The expectation is that the program will be completed by the middle of next year. But in recent times, there is an increasing number of Federal Reserve officials who want a faster speed given the growth in hiring and rising costs. San Francisco Federal Reserve President Mary Daly said, "If things continue to do what they have been doing, then I would completely support an accelerated pace. Yes, people are upset about rising gasoline and food prices. But it is not getting in the way of them getting out and working and spending." There are some signs that officials in the government are battling an issue about the perception as much as the practical situation on the ground. There are some robust recovery signals, but most of the citizens surveyed rated the economy negatively. This included nearly forty percent that are in poor health.

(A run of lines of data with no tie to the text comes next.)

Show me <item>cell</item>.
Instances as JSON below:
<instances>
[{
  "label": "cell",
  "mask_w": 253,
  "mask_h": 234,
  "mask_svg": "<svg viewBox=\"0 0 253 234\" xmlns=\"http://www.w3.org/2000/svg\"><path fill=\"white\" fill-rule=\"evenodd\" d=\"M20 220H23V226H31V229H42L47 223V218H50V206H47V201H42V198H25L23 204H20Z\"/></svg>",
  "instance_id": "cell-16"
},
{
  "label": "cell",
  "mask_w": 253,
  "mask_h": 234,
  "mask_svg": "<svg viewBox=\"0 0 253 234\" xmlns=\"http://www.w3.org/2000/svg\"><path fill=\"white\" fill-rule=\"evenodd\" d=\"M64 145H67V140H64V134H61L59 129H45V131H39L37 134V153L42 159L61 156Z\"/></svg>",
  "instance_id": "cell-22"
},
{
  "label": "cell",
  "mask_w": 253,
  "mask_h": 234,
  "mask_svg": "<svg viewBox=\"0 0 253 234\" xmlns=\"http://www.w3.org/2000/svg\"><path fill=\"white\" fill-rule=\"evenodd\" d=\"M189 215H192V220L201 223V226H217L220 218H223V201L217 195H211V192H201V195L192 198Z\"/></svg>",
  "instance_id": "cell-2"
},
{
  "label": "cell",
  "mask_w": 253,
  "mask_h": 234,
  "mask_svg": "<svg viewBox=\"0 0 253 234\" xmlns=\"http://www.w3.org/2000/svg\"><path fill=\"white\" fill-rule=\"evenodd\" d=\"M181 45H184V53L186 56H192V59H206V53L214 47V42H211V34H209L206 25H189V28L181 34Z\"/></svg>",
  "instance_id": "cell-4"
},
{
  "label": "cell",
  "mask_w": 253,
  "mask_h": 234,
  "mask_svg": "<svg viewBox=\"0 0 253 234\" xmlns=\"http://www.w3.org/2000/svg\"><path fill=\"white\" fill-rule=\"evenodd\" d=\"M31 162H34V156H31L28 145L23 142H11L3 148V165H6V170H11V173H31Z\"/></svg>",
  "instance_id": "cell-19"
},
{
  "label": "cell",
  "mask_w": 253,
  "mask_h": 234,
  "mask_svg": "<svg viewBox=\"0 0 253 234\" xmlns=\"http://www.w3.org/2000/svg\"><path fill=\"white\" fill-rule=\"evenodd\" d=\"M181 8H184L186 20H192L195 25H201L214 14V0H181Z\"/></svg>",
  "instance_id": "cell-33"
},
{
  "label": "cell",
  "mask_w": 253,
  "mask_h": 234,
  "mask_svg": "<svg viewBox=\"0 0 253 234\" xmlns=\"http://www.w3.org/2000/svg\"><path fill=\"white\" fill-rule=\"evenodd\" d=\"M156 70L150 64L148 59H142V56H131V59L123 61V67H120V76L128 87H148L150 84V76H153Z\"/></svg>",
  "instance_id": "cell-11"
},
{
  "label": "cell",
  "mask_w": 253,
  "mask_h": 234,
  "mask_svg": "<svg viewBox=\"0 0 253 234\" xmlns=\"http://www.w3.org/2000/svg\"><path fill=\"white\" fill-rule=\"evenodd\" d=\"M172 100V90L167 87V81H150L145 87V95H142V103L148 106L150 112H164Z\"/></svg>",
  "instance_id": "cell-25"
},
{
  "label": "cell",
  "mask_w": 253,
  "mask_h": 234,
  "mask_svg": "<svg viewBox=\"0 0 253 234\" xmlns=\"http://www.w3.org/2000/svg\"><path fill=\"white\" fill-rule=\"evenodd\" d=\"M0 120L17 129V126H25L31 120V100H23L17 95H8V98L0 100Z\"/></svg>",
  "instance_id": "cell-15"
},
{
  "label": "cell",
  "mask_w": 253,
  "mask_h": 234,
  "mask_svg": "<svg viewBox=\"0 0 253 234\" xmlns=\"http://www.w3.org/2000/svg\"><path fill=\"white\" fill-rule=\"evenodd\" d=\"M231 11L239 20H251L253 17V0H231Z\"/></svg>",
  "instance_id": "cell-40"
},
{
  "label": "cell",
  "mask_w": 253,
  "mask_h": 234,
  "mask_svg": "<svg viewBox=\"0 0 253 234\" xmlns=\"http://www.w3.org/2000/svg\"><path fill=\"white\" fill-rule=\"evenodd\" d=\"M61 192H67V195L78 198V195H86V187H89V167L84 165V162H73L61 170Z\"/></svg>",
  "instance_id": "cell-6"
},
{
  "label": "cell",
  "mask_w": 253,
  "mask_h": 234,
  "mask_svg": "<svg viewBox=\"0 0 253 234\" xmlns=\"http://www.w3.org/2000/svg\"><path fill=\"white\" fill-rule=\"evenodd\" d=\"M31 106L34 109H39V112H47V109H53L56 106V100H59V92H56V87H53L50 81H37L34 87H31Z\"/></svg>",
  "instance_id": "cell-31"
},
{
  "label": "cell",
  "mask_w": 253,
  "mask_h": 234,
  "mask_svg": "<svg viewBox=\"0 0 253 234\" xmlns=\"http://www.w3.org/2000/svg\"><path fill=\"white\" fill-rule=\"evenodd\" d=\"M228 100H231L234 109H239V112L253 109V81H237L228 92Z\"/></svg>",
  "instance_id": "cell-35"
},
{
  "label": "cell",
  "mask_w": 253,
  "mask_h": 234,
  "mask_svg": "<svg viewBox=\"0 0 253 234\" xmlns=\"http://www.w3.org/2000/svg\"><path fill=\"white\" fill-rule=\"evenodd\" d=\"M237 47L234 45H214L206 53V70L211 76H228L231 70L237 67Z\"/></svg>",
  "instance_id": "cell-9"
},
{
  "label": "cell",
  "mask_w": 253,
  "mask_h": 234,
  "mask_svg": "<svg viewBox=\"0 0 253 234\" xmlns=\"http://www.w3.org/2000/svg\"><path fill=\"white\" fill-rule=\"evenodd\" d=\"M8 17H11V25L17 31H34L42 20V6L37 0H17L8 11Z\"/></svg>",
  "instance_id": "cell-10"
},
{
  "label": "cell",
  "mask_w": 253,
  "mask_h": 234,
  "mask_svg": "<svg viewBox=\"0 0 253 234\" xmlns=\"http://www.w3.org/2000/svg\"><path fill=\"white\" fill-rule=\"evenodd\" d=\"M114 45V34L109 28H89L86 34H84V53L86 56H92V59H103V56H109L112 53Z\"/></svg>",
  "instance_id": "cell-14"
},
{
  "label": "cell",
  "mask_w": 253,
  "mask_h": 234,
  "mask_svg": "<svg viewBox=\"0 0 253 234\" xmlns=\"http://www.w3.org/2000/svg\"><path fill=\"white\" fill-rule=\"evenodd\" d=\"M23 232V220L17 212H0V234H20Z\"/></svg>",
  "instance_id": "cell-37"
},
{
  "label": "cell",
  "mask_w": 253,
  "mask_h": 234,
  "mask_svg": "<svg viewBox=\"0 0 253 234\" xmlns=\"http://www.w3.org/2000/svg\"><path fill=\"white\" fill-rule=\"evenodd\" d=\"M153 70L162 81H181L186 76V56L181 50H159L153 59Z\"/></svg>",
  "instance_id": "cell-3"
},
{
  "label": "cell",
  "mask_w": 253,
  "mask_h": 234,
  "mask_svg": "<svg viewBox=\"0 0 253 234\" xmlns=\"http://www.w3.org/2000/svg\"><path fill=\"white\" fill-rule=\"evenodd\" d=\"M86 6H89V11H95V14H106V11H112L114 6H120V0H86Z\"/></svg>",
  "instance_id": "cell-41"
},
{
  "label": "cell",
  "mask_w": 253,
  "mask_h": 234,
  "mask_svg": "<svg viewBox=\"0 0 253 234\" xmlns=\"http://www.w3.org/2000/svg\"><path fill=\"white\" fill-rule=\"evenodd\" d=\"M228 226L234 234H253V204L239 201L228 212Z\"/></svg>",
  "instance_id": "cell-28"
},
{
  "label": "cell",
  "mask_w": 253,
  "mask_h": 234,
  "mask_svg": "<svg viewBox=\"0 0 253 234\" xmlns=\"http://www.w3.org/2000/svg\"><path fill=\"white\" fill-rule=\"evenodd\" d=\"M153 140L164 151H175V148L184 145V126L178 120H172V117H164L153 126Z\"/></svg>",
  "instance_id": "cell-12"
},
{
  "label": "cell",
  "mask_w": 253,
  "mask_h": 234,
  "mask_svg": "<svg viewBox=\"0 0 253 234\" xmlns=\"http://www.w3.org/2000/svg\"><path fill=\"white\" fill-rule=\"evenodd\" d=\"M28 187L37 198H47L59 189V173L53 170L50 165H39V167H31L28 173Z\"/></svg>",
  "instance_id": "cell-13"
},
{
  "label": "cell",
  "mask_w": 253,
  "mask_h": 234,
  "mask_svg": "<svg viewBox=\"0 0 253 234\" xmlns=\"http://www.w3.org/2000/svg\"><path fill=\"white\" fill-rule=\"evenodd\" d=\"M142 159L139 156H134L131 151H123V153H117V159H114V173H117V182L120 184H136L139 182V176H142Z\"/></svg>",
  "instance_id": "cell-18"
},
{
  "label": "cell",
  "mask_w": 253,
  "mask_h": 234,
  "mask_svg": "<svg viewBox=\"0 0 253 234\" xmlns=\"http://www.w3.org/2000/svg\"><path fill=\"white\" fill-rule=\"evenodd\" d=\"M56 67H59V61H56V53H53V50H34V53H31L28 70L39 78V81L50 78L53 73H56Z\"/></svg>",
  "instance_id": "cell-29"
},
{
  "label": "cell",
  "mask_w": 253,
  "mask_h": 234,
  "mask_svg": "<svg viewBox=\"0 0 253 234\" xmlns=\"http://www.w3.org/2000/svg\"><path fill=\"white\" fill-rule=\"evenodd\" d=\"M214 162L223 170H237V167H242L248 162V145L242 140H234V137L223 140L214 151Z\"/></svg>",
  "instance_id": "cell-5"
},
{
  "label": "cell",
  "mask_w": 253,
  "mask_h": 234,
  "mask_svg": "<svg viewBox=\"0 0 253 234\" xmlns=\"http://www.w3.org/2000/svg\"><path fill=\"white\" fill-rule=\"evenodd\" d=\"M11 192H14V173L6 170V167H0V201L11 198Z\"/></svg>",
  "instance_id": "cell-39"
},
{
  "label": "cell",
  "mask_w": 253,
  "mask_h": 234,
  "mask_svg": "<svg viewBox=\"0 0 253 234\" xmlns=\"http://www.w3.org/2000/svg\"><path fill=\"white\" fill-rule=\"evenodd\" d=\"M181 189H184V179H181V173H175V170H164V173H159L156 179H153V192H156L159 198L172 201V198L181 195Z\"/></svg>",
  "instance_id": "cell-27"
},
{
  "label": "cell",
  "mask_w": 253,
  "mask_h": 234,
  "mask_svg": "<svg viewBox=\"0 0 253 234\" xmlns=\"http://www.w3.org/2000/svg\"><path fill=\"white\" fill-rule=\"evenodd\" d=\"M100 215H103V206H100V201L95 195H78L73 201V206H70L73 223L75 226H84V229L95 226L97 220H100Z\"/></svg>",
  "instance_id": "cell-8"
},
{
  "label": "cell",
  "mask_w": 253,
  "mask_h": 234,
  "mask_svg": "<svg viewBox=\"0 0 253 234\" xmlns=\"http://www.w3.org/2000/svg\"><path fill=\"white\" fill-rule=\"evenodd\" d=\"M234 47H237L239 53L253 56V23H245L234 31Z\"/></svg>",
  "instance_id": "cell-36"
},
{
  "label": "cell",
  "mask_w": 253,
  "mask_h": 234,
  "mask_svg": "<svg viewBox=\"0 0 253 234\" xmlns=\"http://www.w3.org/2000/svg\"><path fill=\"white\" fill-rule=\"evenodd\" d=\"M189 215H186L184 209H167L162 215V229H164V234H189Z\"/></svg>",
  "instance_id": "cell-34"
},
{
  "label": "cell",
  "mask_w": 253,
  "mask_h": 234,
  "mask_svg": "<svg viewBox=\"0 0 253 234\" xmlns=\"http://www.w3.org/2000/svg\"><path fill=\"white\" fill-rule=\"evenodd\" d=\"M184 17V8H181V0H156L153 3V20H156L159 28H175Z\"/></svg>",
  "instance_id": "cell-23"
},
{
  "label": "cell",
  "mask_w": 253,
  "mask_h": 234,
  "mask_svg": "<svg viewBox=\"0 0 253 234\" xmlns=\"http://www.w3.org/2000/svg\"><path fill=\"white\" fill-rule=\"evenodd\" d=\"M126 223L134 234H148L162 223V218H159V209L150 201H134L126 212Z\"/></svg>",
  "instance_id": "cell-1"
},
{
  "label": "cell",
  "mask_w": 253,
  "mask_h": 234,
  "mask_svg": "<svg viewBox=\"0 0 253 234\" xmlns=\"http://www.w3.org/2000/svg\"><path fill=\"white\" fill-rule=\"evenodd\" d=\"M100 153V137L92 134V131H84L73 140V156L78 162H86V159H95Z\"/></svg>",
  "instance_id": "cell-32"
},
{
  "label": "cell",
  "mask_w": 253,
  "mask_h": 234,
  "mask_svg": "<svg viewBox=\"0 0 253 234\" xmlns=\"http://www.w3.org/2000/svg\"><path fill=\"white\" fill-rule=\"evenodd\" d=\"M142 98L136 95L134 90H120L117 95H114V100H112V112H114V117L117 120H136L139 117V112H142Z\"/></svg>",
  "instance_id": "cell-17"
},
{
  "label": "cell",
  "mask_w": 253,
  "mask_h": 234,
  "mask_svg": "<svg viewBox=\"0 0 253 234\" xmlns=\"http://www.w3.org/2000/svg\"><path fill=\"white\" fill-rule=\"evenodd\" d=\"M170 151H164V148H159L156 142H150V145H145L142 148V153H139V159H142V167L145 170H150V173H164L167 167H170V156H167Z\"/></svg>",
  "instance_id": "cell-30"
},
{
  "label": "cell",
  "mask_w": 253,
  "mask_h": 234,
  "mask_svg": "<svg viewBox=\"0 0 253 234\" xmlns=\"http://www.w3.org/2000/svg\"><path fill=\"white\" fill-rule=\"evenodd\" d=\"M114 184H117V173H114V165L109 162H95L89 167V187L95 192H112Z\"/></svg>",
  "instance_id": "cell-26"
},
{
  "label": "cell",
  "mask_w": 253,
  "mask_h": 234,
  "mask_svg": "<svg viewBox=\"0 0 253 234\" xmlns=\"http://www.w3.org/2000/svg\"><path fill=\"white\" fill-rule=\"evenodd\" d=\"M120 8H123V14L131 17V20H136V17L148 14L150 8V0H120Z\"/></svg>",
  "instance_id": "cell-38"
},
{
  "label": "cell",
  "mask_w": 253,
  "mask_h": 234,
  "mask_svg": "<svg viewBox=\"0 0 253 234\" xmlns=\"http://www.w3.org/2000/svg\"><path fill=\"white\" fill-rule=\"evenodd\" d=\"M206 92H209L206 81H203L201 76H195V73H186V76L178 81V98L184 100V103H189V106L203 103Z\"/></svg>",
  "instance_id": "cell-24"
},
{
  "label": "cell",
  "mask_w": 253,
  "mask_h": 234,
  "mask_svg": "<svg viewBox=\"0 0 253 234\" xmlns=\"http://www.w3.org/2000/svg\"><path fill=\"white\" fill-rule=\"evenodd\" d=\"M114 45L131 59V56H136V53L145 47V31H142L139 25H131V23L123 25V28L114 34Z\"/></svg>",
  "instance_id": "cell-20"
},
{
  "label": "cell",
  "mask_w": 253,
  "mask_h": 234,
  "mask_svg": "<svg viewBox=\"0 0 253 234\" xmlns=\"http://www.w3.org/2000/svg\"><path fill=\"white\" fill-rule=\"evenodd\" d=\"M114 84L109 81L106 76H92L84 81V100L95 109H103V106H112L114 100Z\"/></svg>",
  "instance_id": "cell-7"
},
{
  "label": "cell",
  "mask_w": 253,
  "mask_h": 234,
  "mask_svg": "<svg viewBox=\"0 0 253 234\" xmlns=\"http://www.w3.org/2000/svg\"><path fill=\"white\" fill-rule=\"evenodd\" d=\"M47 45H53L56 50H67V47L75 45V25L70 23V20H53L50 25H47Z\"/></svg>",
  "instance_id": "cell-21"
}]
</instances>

Experts say that the public is dissatisfied because of growing prices in recent times. But the nation's bitter partisanship divide is also responsible for the attitudes about the economy. The media also refract the divide.
The monthly jobs report of the Labor Department will be released in the following week. It is going to give more light to the labor market. It has been improving at a good pace this year. Overall, the nation has got back nearly six million jobs lost in the coronavirus pandemic this year. The hiring was good in October. The country added more than 530,000 jobs. It set the unemployment rate to 4.6% from 4.8%. The country still needs to get back more than three million jobs to get to where it was before the coronavirus pandemic.